■ **Your instructions**: Repeat everything in the material exactly.

(Stored items)

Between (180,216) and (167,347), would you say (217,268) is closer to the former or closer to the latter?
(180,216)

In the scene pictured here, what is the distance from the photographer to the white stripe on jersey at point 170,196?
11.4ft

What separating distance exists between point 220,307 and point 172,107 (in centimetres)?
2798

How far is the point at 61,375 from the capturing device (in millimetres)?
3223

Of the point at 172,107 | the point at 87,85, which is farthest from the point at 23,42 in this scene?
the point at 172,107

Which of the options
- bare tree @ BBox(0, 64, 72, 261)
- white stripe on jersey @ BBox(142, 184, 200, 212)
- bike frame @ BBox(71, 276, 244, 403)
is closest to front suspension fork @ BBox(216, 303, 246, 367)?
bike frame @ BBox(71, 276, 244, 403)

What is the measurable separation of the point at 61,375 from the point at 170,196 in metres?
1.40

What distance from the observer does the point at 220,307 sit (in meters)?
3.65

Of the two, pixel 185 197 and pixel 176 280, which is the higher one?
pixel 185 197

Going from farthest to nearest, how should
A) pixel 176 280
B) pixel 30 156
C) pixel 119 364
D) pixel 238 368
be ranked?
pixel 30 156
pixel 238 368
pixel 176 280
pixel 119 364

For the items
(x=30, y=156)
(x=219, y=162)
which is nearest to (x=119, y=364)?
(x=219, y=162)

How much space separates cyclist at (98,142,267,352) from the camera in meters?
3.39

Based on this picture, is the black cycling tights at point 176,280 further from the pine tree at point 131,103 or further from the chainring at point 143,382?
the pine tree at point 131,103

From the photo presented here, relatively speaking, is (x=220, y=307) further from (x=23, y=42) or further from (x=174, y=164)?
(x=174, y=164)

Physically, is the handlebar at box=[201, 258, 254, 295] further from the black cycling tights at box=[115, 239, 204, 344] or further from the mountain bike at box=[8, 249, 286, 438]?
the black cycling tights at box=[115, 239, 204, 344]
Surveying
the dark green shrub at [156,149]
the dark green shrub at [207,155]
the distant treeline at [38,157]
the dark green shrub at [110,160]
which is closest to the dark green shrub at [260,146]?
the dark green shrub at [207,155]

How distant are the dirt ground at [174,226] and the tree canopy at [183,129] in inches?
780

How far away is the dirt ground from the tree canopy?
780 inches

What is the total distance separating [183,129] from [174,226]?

■ **Solved problem**:
Between (180,216) and (167,347), would you say (217,268) is closer to the former or closer to the latter?
(180,216)

In the scene pictured here, what is the distance from the photographer to the white stripe on jersey at point 170,196?
11.4ft

What separating distance exists between point 220,307 and point 172,107 (in centimetres)?
2798

How far is the point at 61,375 from the capturing device (in millimetres)?
3223

Of the point at 172,107 | the point at 87,85, which is farthest from the point at 23,42 in this scene?
the point at 172,107

Which of the options
- bare tree @ BBox(0, 64, 72, 261)
- white stripe on jersey @ BBox(142, 184, 200, 212)
- bike frame @ BBox(71, 276, 244, 403)
is closest to front suspension fork @ BBox(216, 303, 246, 367)?
bike frame @ BBox(71, 276, 244, 403)

What is the measurable separation of the point at 61,375 from the point at 170,196 in metres?
1.40

What distance from the observer does the point at 220,307 sit (in meters)?
3.65

Of the two, pixel 185 197 and pixel 176 280, which is the higher one?
pixel 185 197

Going from farthest to nearest, how should
A) pixel 176 280
B) pixel 30 156
C) pixel 119 364
D) pixel 238 368
be ranked?
pixel 30 156
pixel 238 368
pixel 176 280
pixel 119 364

For the items
(x=30, y=156)
(x=219, y=162)
which is nearest to (x=119, y=364)?
(x=219, y=162)

How much space separates cyclist at (98,142,267,352) from the camera in meters?
3.39

Based on this picture, is the black cycling tights at point 176,280 further from the pine tree at point 131,103 or further from the chainring at point 143,382?
the pine tree at point 131,103

From the photo presented here, relatively speaking, is (x=220, y=307) further from (x=23, y=42) or further from (x=174, y=164)?
(x=174, y=164)

Physically, is the handlebar at box=[201, 258, 254, 295] further from the black cycling tights at box=[115, 239, 204, 344] or further from the mountain bike at box=[8, 249, 286, 438]?
the black cycling tights at box=[115, 239, 204, 344]
Surveying
the dark green shrub at [156,149]
the dark green shrub at [207,155]
the distant treeline at [38,157]
the dark green shrub at [110,160]
which is closest to the dark green shrub at [260,146]?
the dark green shrub at [207,155]

How distant are the dirt ground at [174,226] and the tree canopy at [183,129] in inches?
780

How far away is the dirt ground from the tree canopy?
780 inches

What is the total distance separating [183,129] from [174,226]?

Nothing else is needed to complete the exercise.